In the records below, copy every line from the one containing "From this image, which of" through the last line of the records, both ends included, and leave out the pictures.

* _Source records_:
** start **

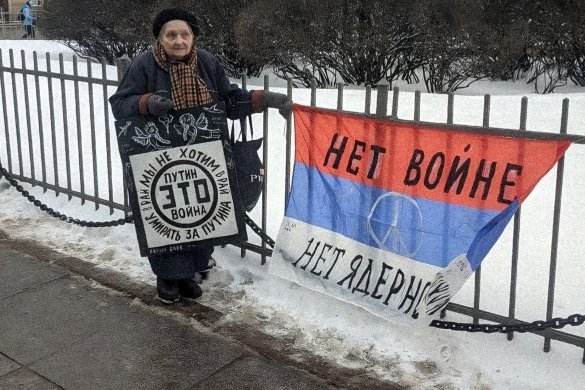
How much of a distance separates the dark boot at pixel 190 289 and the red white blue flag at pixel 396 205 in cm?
49

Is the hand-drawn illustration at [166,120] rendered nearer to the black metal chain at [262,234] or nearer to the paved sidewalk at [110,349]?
the black metal chain at [262,234]

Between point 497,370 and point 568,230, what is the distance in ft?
7.21

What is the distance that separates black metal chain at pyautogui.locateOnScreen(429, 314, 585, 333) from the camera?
348cm

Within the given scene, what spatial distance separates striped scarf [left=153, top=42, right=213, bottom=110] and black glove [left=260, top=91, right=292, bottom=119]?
0.38 metres

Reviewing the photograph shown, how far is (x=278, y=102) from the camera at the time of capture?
179 inches

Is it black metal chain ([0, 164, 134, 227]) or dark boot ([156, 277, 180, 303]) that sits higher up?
black metal chain ([0, 164, 134, 227])

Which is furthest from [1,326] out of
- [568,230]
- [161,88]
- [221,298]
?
[568,230]

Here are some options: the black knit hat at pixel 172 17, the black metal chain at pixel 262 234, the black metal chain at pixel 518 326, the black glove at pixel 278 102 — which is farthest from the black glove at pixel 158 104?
the black metal chain at pixel 518 326

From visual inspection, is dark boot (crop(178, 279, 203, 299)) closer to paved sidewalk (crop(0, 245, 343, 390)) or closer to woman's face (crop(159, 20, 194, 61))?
paved sidewalk (crop(0, 245, 343, 390))

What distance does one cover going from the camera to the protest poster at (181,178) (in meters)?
4.43

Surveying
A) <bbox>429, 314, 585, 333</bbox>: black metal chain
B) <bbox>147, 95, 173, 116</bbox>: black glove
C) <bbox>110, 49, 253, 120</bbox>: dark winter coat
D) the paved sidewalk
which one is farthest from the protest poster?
<bbox>429, 314, 585, 333</bbox>: black metal chain

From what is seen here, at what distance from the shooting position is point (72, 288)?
15.6 feet

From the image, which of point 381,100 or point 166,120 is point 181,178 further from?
point 381,100

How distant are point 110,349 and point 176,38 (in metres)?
1.81
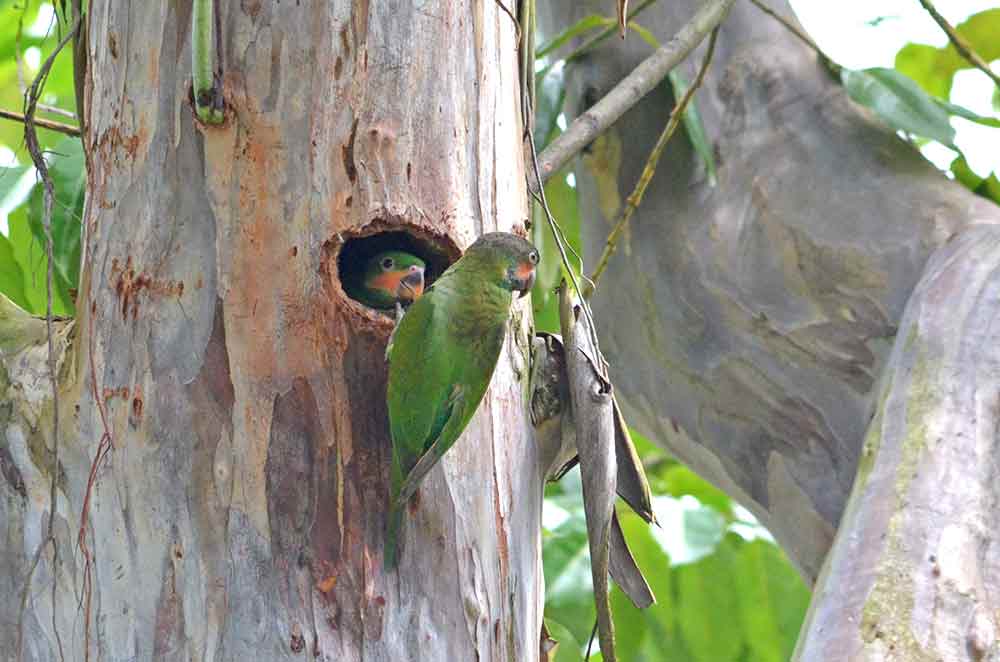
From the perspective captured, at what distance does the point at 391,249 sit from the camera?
6.44 feet

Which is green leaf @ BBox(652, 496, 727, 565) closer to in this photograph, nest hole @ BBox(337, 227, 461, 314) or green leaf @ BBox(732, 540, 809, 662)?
green leaf @ BBox(732, 540, 809, 662)

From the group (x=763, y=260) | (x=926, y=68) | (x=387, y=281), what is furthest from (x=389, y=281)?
(x=926, y=68)

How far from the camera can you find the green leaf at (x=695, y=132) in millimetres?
2941

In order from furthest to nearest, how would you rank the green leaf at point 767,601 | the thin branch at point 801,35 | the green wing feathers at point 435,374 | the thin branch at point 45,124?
the green leaf at point 767,601 → the thin branch at point 801,35 → the thin branch at point 45,124 → the green wing feathers at point 435,374

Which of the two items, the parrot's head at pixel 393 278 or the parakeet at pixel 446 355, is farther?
the parrot's head at pixel 393 278

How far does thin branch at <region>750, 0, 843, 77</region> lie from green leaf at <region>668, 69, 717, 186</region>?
0.26m

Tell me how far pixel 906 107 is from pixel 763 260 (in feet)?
1.47

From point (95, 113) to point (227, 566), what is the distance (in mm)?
746

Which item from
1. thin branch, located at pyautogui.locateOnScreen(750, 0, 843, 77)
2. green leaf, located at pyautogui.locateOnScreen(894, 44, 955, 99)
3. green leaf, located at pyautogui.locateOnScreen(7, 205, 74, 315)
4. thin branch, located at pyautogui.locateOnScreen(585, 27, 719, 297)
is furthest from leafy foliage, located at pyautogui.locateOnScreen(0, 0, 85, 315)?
green leaf, located at pyautogui.locateOnScreen(894, 44, 955, 99)

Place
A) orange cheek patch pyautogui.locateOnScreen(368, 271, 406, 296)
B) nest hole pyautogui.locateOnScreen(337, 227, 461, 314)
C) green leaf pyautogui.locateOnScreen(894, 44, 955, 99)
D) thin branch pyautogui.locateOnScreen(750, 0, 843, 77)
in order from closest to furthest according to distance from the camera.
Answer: nest hole pyautogui.locateOnScreen(337, 227, 461, 314)
orange cheek patch pyautogui.locateOnScreen(368, 271, 406, 296)
thin branch pyautogui.locateOnScreen(750, 0, 843, 77)
green leaf pyautogui.locateOnScreen(894, 44, 955, 99)

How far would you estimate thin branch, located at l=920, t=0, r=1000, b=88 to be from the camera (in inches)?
110

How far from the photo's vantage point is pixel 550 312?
137 inches

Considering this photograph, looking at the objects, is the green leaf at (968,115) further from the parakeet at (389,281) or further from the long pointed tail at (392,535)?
the long pointed tail at (392,535)

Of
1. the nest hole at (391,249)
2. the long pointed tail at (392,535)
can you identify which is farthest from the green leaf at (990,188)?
the long pointed tail at (392,535)
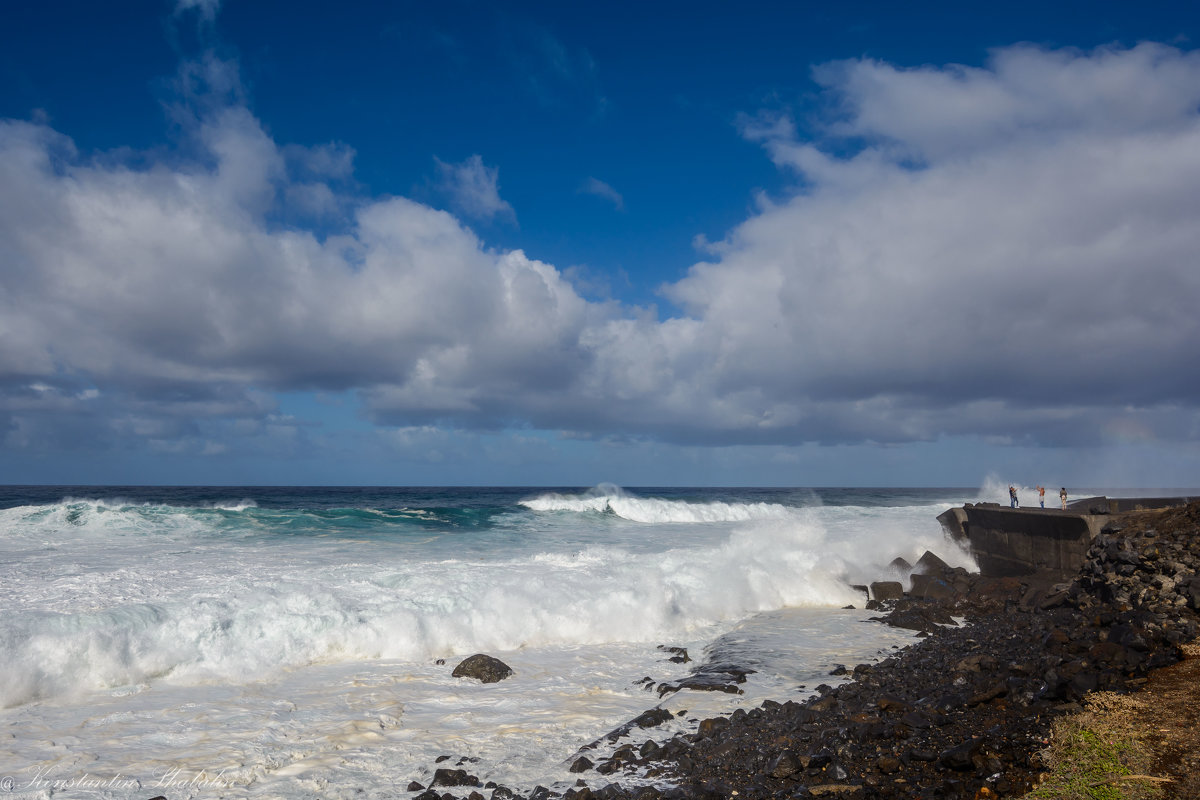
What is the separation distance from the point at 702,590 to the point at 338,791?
10.4 m

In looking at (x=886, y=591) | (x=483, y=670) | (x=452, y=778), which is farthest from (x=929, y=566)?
(x=452, y=778)

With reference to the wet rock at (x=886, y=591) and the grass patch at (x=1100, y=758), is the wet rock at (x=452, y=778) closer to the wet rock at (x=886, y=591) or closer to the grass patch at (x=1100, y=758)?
the grass patch at (x=1100, y=758)

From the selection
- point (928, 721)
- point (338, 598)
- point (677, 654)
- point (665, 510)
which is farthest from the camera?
point (665, 510)

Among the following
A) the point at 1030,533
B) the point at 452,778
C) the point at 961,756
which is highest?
the point at 1030,533

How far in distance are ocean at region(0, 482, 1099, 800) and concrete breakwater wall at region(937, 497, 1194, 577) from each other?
1080 mm

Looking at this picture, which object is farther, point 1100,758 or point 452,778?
point 452,778

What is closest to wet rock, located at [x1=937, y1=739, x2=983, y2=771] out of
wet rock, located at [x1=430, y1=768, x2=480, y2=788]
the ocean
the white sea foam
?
the ocean

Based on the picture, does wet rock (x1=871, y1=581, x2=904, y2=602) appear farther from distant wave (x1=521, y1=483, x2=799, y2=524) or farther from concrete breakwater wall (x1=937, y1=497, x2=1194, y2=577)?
distant wave (x1=521, y1=483, x2=799, y2=524)

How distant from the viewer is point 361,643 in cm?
1101

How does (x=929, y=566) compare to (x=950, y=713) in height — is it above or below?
below

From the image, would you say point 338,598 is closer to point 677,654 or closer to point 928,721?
point 677,654

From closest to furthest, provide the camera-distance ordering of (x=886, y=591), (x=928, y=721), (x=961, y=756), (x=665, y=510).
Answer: (x=961, y=756) → (x=928, y=721) → (x=886, y=591) → (x=665, y=510)

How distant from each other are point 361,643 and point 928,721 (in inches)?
349

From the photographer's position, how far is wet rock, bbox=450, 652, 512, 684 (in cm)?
959
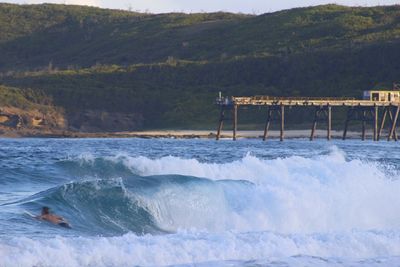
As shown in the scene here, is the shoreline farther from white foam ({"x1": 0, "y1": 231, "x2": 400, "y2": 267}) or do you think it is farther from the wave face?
white foam ({"x1": 0, "y1": 231, "x2": 400, "y2": 267})

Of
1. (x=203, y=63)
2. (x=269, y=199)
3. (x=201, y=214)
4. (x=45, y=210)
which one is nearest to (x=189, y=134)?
(x=203, y=63)

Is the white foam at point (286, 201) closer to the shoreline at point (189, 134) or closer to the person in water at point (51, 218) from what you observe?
the person in water at point (51, 218)

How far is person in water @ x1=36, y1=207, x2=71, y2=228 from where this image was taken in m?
23.2

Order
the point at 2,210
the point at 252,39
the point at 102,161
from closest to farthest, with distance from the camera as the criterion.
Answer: the point at 2,210 < the point at 102,161 < the point at 252,39

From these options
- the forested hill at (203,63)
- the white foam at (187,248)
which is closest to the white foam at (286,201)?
the white foam at (187,248)

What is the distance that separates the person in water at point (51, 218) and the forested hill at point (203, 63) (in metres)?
76.0

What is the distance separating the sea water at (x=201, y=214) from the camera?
761 inches

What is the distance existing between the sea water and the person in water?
10.2 inches

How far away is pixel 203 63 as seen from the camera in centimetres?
12106

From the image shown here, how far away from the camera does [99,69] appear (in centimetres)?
12462

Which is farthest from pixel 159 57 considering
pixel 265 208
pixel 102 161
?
pixel 265 208

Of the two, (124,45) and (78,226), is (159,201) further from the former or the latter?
(124,45)

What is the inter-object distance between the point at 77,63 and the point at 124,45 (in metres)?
7.77

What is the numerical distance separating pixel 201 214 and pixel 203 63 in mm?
94931
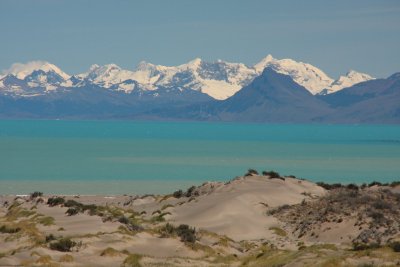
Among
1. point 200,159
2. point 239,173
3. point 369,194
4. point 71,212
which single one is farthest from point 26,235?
point 200,159

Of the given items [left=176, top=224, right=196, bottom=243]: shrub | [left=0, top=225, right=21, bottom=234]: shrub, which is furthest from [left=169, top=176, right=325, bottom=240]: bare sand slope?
[left=0, top=225, right=21, bottom=234]: shrub

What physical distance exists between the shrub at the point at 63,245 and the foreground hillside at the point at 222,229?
45mm

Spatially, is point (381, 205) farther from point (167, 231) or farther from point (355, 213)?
point (167, 231)

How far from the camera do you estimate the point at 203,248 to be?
131 ft

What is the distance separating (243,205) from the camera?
60156 millimetres

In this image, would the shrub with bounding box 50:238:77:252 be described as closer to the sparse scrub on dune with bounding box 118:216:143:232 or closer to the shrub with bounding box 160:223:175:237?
the shrub with bounding box 160:223:175:237

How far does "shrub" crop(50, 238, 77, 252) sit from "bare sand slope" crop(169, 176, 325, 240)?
51.7 ft

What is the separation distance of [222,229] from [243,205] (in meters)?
6.82

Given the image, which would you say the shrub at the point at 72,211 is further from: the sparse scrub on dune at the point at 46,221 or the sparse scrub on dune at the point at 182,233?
the sparse scrub on dune at the point at 182,233

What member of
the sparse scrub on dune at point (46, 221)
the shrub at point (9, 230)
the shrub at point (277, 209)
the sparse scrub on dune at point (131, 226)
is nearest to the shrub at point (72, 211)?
the sparse scrub on dune at point (46, 221)

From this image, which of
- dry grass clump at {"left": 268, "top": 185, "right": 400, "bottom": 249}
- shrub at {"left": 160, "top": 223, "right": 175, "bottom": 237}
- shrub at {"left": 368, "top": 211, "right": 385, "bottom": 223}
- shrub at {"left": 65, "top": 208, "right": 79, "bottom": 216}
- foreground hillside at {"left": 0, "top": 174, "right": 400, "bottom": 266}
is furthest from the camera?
shrub at {"left": 65, "top": 208, "right": 79, "bottom": 216}

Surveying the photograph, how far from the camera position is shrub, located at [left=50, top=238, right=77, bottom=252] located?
122 ft

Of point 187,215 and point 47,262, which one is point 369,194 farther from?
point 47,262

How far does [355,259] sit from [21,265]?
13.2m
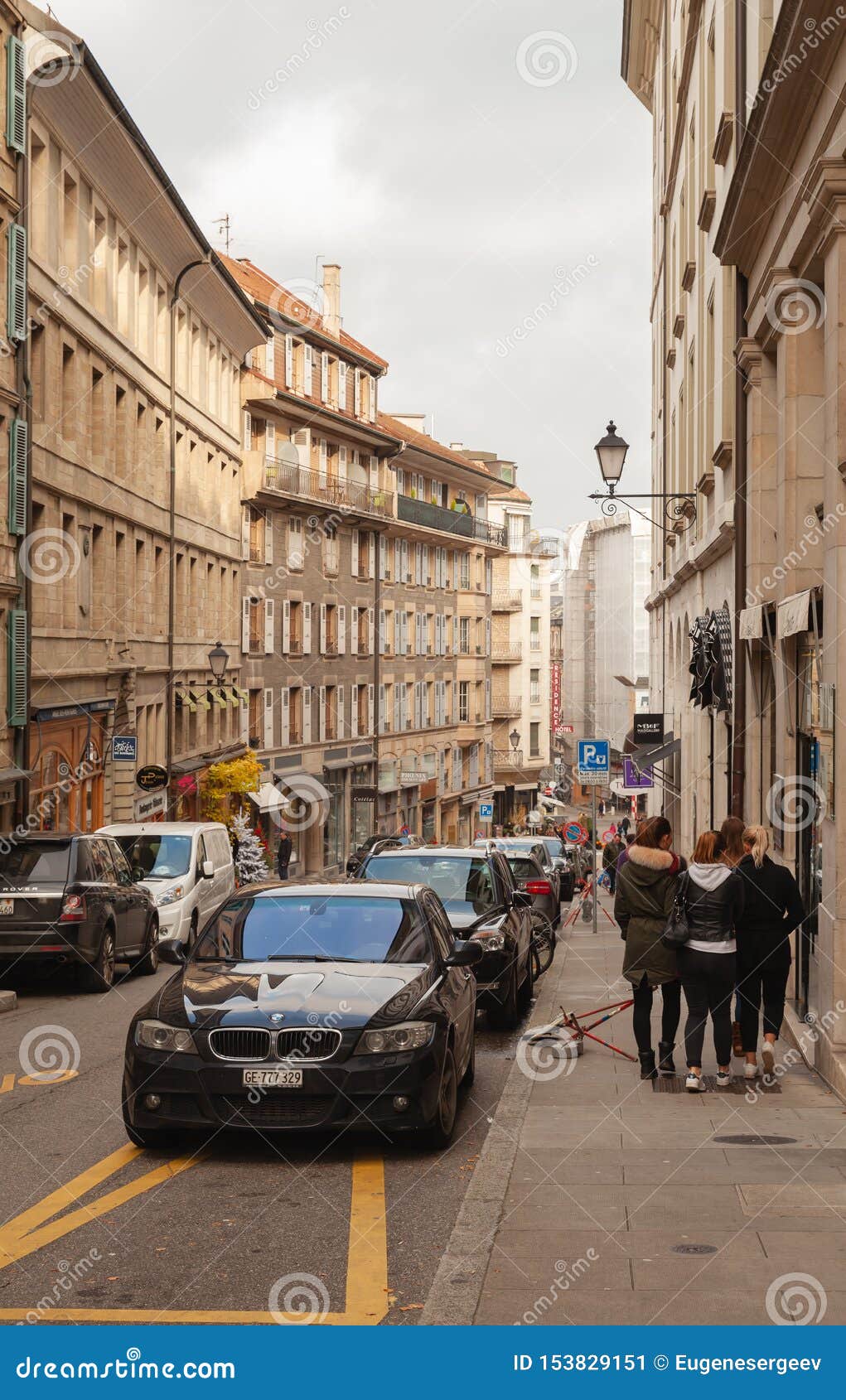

** end **

* _TASK ANSWER_:
From this image, which of
- dry grass clump at {"left": 268, "top": 185, "right": 400, "bottom": 249}
- shrub at {"left": 160, "top": 223, "right": 175, "bottom": 237}
- shrub at {"left": 368, "top": 211, "right": 385, "bottom": 223}
- shrub at {"left": 65, "top": 208, "right": 79, "bottom": 216}
- foreground hillside at {"left": 0, "top": 174, "right": 400, "bottom": 266}
is furthest from the camera?
shrub at {"left": 65, "top": 208, "right": 79, "bottom": 216}

Surveying the photograph, how far from the camera position is shrub, located at [left=50, top=238, right=77, bottom=252] located?
122 ft

Of point 187,215 and point 47,262, which one is point 369,194 farther from?
point 47,262

How far does [355,259] sit from [21,265]?
13.2m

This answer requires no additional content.